FNLP 2014: Lecture 1: Background

Henry S. Thompson
14 January 2014
Creative CommonsAttributionShare Alike

1. Overview

Some general background on how we got here

Connections back to last year's Informatics 2A

Some administrative details

2. A short history of computational linguistics

First closely parallel to, latterly increasingly separated from, the history of linguistic theory since 1960.

Situated in relation to the complex interactions between linguistics, psychology and computer science:

Network relating the various disciplines, vintage 1980

Originally all the computational strands except the 'in service to' ones were completely invested in the Chomskian rationalist inheritance.

3. Linguistics + Computing

Computational linguistics copied late 20th-century linguistics

So drew extensively on algebra, logic and set theory:

Then added parsing and 'reasoning' algorithms to grammars and logical models

Top down, bottom up, dynamic programming. . .
model building, theorem proving, truth maintenance

4. The empir[icist] strikes back

Starting in the late 1970s, in the research community centred around the (D)ARPA-funded Speech Understanding Research effort, with its emphasis on evaluation and measurable progress, things began to change.

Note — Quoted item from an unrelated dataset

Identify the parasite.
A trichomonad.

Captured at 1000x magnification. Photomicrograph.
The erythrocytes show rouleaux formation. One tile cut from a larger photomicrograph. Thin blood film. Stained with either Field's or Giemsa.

(D)ARPA funding significantly expanded the amount of digitised and transcribed speech data available to the research community

Instead of systems whose architecture and vocabulary were based on linguistic theory (in this case acoustic phonetics), new approaches based on statistical modelling and Bayesian probability emerged and quickly spread

Every time I fire a linguist my system's performance improves
Fred Jellinek, head of speech recognition at IBM, c. 1980 (allegedly)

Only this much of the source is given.